PSALM raises $600 million for NPC’s cash requirement

By MYRNA M. VELASCO
November 25, 2009, 4:40pm

The Power Sector Assets and Liabilities Management Corporation (PSALM) already raised $600 million unsecured notes from private placement as part of its cash infusion to sustain the operations of the remaining power plants and defray costs for contracted capacity of the de-monopolized National Power Corporation.

For this particular issue, the company tapped Deutsche Bank, Morgan Stanley & Co. and UBS AG as joint bookrunning managers. The notes issuance will mature in 2024.

The company emphasized that proceeds from the cash offering “will be used for general corporate funding requirements, including servicing payments arising from debt and independent power producer contracts.”

For the planned $1.6 billion debt swap offer for liability management on the outstanding debt obligations of NPC, government sources indicated that this will likely be completed within the week.

Lined up in the proposed debt exchange offer will cover what PSALM considers as ‘old bonds’, such as the $500 million 9.875-percent guaranteed notes due on March 16, 2010; the $700 million zero-coupon guaranteed bonds which is set to lapse on July 12, 2010 and the $400 million guaranteed floating rate note expiring on August 23, 2011.

PSALM said its ‘old bonds’ are eligible to be exchanged for newly issued US dollar-denominated guaranteed global bonds due in 2024, or the reopened US dollar-denominated guaranteed global bonds due 2019.

The firm further noted that “the bond exchange offer will help extend the maturity of the existing loans incurred by NPC and which were transferred to PSALM as mandated by Republic Act No. 9136, the Electric Power Industry Reform Act.”
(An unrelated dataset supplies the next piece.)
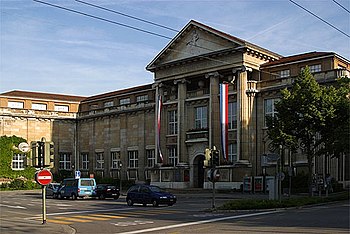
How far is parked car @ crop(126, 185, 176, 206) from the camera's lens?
3572 cm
PSALM had gained confidence that its successive debt exchange deals would whet investors’ appetite following recent decision of the Bangko Sentral ng Pilipinas (BSP) relaxing rules for banks and financial institutions which are participating in debt swaps set by government-owned and controlled corporations.

Despite the magnitude of privatization proceeds it fetched from the divestment of the NPC assets, PSALM noted that this will not be enough to retire the outstanding obligations of the power firm.

To sustain the viability of the remaining power plants’ operations and keep pace with its contractual obligations, PSALM would also need to tap borrowings as cash flow from operations cannot fully support NPC’s budgetary requirements.

The state-run power firm is still batting for the final approval of its application for basic rate adjustment to bring its rates closer to true costs. The Energy Regulatory Commission (ERC) just previously granted provisional approval on its rate adjustment.

PSALM already made previous prepayments of NPC debts, bringing down the company’s debt level to $5.8 billion as of 2008.